Rubens Figueiredo, cientista político e colaborador do Espaço Democrático
Edição Scriptum
Previsão de chuva, mas até os vendedores de capas que circundavam o Allianz Parque torciam para não chover, convencidos de que aquela noite merecia estrelas. Gente de todas as idades, credos, taxas de colesterol, galáxias, cicatrizes. Em uma das fileiras da frente, um adolescente dos seus 15 anos, que poderia estar planejando o assassinato de alguma colega em escola da Inglaterra, acompanhado pela avó orgulhosa, dançou com gingado e cantou todas as músicas. Encantou-se, o menino, com a qualidade de sua família, que lhe propiciou a improvável aproximação com algo celestial.
Foi mágico. Tempo rei, o show de Gilberto Gil, é um tributo à transcendência. Gil é o Rei do tempo, aliás, o organiza. Traçou seu caminho pelo mundo, festejou Chacrinha e deu aquele abraço. Falaria com Deus, se pudesse, e subiria aos céus sem cordas pra segurar. Fugiria com cada um de nós para outro lugar, baby. Quando sobe ao palco, a alma cheira a talco, como bumbum de bebê. A marmelada é de banana e a bananada de goiaba. Misture tudo e o bom mesmo é viver em Guadalajara dentro de um figo maduro…
Imagine um pai, sacerdote das rimas e poeta dos ritmos, do alto dos seus mais de 80 anos, fazendo a turnê de uma despedida que nunca acontecerá. Vá além: sonhe-o cantando em um estádio lotado e coberto de saudade antecipada. Extrapole. Ele canta com sua filha, que luta contra câncer, esse covarde. uma obra prima: “Drão, os meninos são todos sãos, os pecados são todo meus, Deus sabe a minha confissão…”. Preta Gil cantou com seu pai a música sobre a separação de seu pai e sua mãe.

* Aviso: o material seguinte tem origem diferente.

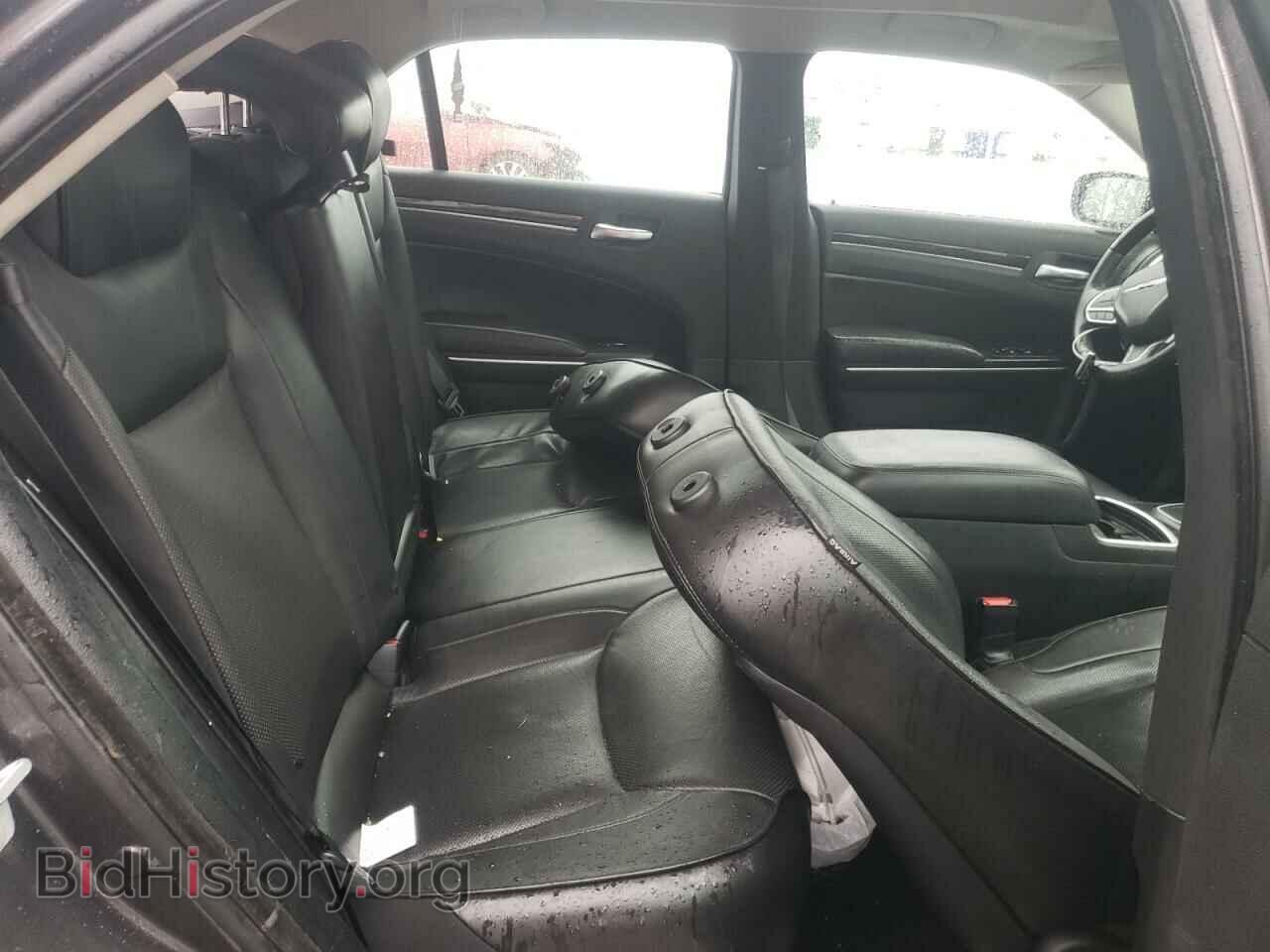 2019 CHRYSLER 300 - VIN: 2C3CCAEG9KH594882 - Фото 10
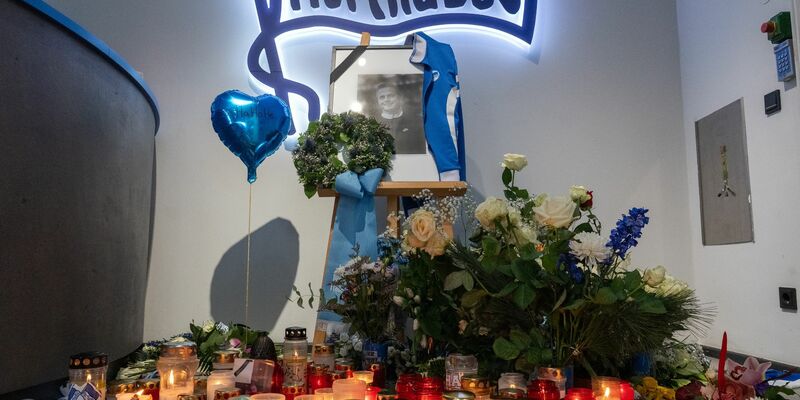 Die Hertha befindet sich nach dem unerwarteten Tod von Präsident Kay Bernstein in einer Schockstarre. - Foto: Soeren Stache/dpa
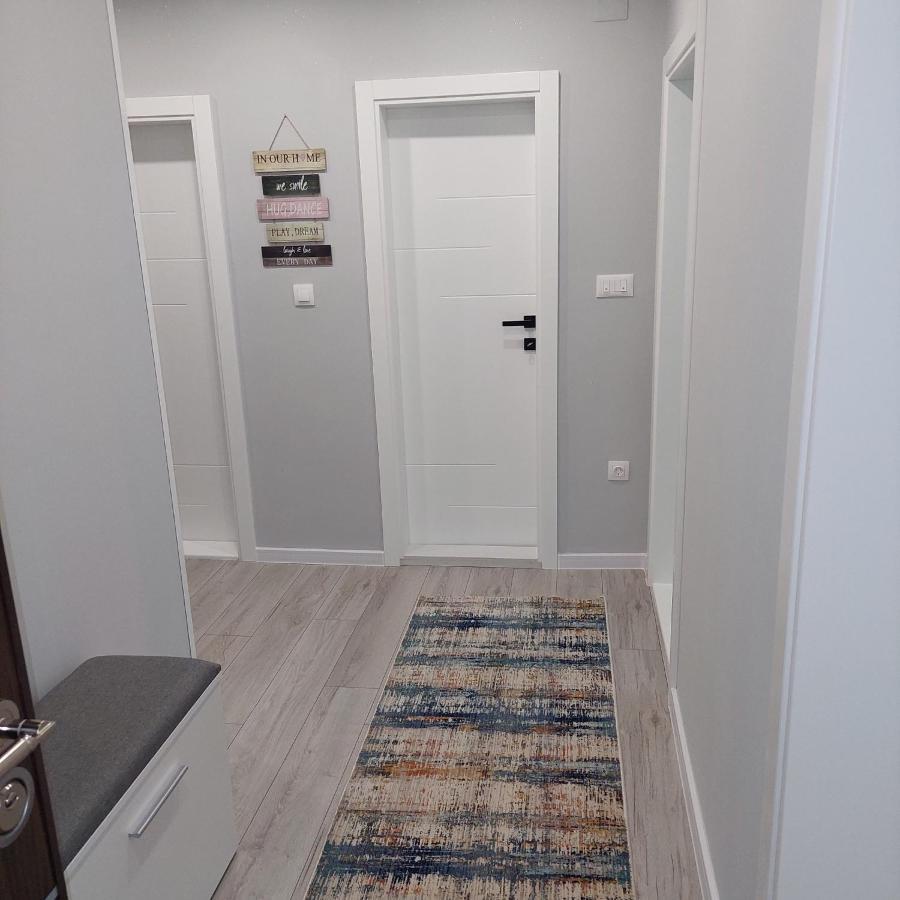 Big Delux Apartment Мостар Экстерьер фото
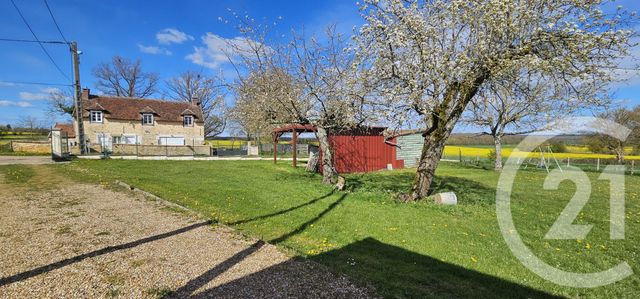 maison à vendre - 4 pièces - 100.3 m2 - ST PIERRE DU MONT - 58 - BOURGOGNE - Century 21 Agence Ducreux
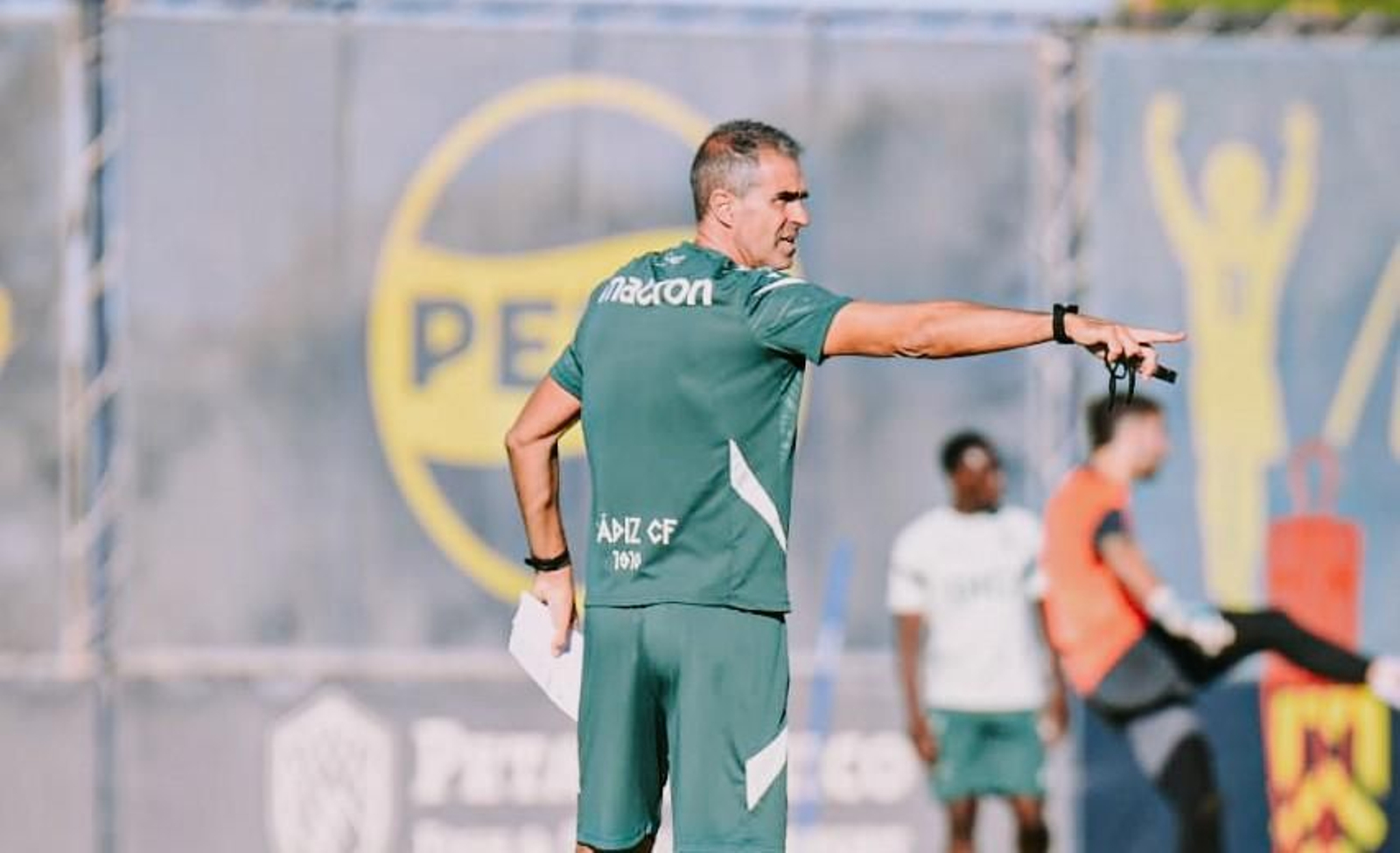 Garitano da instrucciones en un entrenamiento del Cádiz.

Imagine um baiano com orgulho de ser baiano, que veio da Bahia cantar e contar tanta coisa bonita que tem lá, na Bahia. Daqueles que entendem a potência e as contradições da terra que ama. Mestre da exaltação crítica, capaz de conciliar a ideia de “que Deus entendeu de dar a primazia, pro bem, pro mal, primeiro chão na Bahia, primeira missa, primeiro índio abatido também, que Deus deu”…E que também deu toda magia do “primeiro carnaval, primeiro pelourinho também…”
Imagine alguém que dialoga – e brinca – com algo tão poderoso como a fé. Dúvida, mistério, necessidade e esperança. “A fé tá viva e sã, a fé também tá pra morrer, triste na solidão”. Uma fé pura como deve ser, mas insegura e malandra na sua vontade de sobreviver: “certo ou errado até, a fé vai onde quer que eu vá, oh, oh, a pé ou de avião, mesmo a quem não tem fé, a fé costuma acompanhar, oh, oh, pelo sim pelo não…” Mas, no geral, “a fé não costuma faiá”.
Gil é uma espécie de Galileu da música: revoluciona ao mesmo tempo que simplifica. Algum que viajou na viagem do Expresso 2222, festejou a África, fez a Jamaica naturalmente nossa e compreendeu a revolta do punk da periferia, aquele da Freguesia do Ó. Com seu carisma tranquilo que navega sentidos, canta que o tempo é rei. Sabe que “tudo permanecerá do jeito que tem sido”. Mas também que “tudo agora mesmo pode estar por um segundo”. Na verdade, sabe tudo!